WORK TO COMPLETE
Rewrite the passage of the abstract on socioeconomic status and dementia between "Conclusion: Increased age, low" and "SES in an inner city setting.", inclusive, replacing "inner city setting" with "urban setting" wherever it occurs.

EXTRACT
=======
Background: Socioeconomic status (SES) has been identified as a possible risk factor for the development of dementia, with low SES shown to be associated with a higher prevalence of dementia, increased psychiatric comorbidity and worse baseline cognitive functioning. Few studies have actually looked at the impact of SES within a clinical population using multiple measures of SES and cognition.
Methods: Data on 217 patients seen in an Inner City Memory Disorders Clinic were analyzed with respect to demographic status, clinical status and SES. Correlations were then examined looking at the relationship of SES to clinical variables and neurocognitive status. Regression analysis was undertaken to examine the relative contribution of individual sociodemographic factors to a diagnosis of dementia.
Results: In general, there was wide variation in the sample examined with respect to most measures of SES. Approximately one third (36%) of the sample had a diagnosis of dementia, the mean age was 66.1 years and the mean Mini-mental State Examination score was relatively high (25.4). There was a strong association between age, individual annual income range, education, medical comorbidity and a diagnosis of dementia, with increased age and medical comorbidity being the strongest predictors.
Conclusion: Increased age, low education, high medical comorbidity and low annual income are all associated with a diagnosis of dementia in an inner city setting. Age and medical comorbidity appear to be more strongly associated with a diagnosis of dementia than SES in an inner city setting.
=======
RECORDS
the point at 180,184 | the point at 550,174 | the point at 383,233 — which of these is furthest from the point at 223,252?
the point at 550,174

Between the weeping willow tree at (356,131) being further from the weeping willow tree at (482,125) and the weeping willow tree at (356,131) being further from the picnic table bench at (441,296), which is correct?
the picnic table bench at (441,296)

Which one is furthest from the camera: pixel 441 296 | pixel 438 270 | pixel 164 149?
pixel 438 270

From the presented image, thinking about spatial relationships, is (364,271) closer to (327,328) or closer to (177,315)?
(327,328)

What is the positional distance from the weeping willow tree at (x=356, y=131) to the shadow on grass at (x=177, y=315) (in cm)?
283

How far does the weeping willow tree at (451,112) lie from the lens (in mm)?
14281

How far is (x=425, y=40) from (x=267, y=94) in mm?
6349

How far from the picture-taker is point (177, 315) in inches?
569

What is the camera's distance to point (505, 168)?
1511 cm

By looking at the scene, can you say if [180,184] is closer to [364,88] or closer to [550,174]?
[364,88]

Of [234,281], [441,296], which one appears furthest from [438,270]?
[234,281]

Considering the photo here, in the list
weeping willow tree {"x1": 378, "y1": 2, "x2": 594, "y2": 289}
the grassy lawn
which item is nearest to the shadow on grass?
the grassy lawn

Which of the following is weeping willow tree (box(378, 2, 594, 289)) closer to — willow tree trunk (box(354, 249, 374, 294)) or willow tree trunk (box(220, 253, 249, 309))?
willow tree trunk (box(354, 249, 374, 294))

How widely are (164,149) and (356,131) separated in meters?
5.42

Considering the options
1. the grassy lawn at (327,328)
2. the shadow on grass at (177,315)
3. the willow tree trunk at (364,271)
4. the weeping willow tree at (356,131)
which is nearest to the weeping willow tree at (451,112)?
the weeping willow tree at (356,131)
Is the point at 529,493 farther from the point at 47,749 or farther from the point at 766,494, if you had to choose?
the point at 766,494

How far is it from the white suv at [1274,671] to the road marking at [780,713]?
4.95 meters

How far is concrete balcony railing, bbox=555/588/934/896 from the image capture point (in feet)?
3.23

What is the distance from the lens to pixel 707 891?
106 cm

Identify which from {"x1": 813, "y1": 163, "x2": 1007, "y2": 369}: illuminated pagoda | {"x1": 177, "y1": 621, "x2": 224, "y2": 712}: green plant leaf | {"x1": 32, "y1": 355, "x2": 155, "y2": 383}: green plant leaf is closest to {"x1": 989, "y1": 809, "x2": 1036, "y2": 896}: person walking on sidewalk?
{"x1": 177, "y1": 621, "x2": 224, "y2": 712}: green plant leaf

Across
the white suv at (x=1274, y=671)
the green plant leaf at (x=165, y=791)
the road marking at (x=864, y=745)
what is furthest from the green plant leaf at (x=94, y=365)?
=======
EXPECTED OUTPUT
Conclusion: Increased age, low education, high medical comorbidity and low annual income are all associated with a diagnosis of dementia in an urban setting. Age and medical comorbidity appear to be more strongly associated with a diagnosis of dementia than SES in an urban setting.